Las irregularidades denunciadas en la primera de estas operaciones derivaron en investigaciones legislativas que no lograron frenar la llamada Operación Lanza del Sur, bajo la cual continúan los bombardeos.
A ello se suma el ataque sorpresa en Caracas que culminó con la captura y traslado del entonces presidente venezolano Nicolás Maduro y su esposa, Cilia Flores, para ser juzgados en Nueva York, sin autorización expresa del Congreso. Trump justificó la falta de notificación previa por el riesgo de filtraciones.
Estas decisiones han provocado críticas de líderes demócratas en ambas cámaras, que acusan al presidente de exceder sus facultades de guerra, en una línea similar a los bombardeos ordenados previamente contra infraestructuras nucleares en Irán.

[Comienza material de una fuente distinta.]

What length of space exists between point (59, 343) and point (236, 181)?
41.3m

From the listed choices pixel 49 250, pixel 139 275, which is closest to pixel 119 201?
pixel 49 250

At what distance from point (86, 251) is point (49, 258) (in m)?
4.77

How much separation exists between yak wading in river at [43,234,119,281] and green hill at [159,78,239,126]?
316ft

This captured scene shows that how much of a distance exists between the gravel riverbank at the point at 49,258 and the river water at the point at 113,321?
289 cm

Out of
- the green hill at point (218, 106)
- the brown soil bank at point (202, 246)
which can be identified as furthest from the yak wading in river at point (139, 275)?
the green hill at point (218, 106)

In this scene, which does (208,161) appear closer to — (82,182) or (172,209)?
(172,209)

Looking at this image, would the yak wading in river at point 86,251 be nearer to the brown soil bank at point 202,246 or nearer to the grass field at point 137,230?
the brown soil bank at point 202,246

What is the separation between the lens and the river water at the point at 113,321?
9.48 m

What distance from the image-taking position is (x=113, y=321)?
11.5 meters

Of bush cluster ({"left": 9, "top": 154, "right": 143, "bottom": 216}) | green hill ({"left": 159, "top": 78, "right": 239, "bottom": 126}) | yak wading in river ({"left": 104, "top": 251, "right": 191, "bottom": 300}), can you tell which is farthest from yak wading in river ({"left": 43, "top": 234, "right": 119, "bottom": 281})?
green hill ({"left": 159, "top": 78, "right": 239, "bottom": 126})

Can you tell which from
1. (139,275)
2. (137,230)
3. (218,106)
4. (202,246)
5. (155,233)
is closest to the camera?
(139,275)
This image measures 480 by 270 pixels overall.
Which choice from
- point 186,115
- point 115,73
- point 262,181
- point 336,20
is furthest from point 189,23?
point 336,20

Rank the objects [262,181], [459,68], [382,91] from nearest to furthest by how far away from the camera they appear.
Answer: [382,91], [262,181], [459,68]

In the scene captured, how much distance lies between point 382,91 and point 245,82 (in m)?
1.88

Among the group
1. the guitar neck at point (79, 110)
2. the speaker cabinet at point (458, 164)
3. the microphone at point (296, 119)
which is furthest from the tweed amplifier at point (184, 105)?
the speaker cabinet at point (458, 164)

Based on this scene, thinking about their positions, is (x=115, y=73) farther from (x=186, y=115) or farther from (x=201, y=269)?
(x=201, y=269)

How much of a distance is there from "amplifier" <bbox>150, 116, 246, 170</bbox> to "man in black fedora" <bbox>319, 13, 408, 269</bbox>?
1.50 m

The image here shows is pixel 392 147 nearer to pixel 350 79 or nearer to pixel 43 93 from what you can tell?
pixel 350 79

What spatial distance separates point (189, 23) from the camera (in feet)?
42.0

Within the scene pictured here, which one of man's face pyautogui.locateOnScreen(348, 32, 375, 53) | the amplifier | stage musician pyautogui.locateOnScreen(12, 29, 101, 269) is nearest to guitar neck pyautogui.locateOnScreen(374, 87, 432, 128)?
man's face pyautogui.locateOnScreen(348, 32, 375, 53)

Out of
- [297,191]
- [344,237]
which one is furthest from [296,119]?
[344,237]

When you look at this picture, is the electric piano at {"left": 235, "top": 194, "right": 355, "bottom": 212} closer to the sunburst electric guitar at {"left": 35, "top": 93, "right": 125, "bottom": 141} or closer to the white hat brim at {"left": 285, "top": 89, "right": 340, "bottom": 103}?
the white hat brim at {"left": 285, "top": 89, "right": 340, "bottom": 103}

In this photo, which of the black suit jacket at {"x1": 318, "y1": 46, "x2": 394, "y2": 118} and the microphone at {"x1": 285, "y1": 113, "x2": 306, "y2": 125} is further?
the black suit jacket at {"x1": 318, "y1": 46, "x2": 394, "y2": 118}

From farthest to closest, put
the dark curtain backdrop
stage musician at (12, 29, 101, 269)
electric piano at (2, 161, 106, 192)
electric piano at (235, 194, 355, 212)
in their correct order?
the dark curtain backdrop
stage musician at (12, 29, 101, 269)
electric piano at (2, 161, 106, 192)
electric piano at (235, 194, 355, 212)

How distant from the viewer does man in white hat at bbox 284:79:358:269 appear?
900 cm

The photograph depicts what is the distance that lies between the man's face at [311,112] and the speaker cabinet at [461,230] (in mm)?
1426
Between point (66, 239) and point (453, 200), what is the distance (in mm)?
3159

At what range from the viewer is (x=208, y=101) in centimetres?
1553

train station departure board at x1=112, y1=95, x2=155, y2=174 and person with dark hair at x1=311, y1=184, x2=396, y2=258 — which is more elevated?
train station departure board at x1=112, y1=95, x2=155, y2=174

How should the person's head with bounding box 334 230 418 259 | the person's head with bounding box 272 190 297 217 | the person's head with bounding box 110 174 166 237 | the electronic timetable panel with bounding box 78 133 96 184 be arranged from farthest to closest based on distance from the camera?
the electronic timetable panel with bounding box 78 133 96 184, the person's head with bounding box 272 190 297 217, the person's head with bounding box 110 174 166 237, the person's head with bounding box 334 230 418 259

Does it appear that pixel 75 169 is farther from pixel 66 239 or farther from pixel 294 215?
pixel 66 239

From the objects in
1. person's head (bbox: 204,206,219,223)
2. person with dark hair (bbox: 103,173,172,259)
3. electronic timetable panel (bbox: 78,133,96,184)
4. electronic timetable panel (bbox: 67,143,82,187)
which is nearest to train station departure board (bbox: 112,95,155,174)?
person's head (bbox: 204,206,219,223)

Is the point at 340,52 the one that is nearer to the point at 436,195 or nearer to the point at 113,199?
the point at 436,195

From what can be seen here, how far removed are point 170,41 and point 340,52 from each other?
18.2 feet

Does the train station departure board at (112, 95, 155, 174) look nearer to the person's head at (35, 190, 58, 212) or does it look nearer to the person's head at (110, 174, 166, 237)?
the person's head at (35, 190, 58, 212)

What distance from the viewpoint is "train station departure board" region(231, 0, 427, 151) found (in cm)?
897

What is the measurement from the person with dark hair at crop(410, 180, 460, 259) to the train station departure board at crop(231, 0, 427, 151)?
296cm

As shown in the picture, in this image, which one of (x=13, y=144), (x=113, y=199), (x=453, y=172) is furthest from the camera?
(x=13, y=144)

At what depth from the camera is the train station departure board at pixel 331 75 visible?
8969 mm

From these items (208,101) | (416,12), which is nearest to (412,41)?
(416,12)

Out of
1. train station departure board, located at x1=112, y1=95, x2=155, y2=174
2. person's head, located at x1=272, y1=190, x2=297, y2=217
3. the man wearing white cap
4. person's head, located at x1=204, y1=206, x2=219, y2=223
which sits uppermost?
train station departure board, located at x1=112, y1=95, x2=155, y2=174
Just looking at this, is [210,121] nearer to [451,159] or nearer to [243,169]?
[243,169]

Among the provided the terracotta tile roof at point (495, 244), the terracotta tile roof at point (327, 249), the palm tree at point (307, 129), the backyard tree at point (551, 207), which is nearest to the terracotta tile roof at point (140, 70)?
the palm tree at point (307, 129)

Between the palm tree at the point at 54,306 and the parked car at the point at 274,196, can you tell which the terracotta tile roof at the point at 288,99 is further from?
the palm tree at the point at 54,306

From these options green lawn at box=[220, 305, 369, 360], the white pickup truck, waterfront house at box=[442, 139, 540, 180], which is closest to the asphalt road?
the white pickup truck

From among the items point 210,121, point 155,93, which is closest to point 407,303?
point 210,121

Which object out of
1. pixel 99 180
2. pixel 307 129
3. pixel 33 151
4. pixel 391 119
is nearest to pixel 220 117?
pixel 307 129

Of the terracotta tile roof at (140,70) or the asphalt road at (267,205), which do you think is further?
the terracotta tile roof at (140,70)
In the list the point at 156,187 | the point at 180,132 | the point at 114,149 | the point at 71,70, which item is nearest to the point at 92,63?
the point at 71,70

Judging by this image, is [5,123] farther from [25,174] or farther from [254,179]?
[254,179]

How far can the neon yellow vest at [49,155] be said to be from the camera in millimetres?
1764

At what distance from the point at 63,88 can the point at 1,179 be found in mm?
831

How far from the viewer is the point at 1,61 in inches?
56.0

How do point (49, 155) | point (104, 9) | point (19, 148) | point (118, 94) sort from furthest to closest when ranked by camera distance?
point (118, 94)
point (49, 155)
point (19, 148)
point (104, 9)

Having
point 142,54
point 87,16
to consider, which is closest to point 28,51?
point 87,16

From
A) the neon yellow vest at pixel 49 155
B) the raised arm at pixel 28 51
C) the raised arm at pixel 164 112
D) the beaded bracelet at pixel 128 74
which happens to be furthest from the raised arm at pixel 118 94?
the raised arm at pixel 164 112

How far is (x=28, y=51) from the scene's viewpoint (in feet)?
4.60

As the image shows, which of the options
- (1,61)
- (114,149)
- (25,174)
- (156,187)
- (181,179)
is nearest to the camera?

Un Congreso complaciente con fisuras aisladas
La mayoría republicana en la Cámara de Representantes y el peso conservador en el Senado han permitido a Trump avanzar su agenda con un bajo costo político, bloqueando intentos de supervisión y rechazando iniciativas para limitar el uso de emergencias y decretos presidenciales.
No obstante, han surgido episodios aislados de inconformidad, como rebeliones internas en votaciones sobre gasto público y críticas bipartidistas por la falta de información sobre operaciones militares. Hasta ahora, estas tensiones no han derivado en una coalición sólida capaz de contener la expansión del poder presidencial.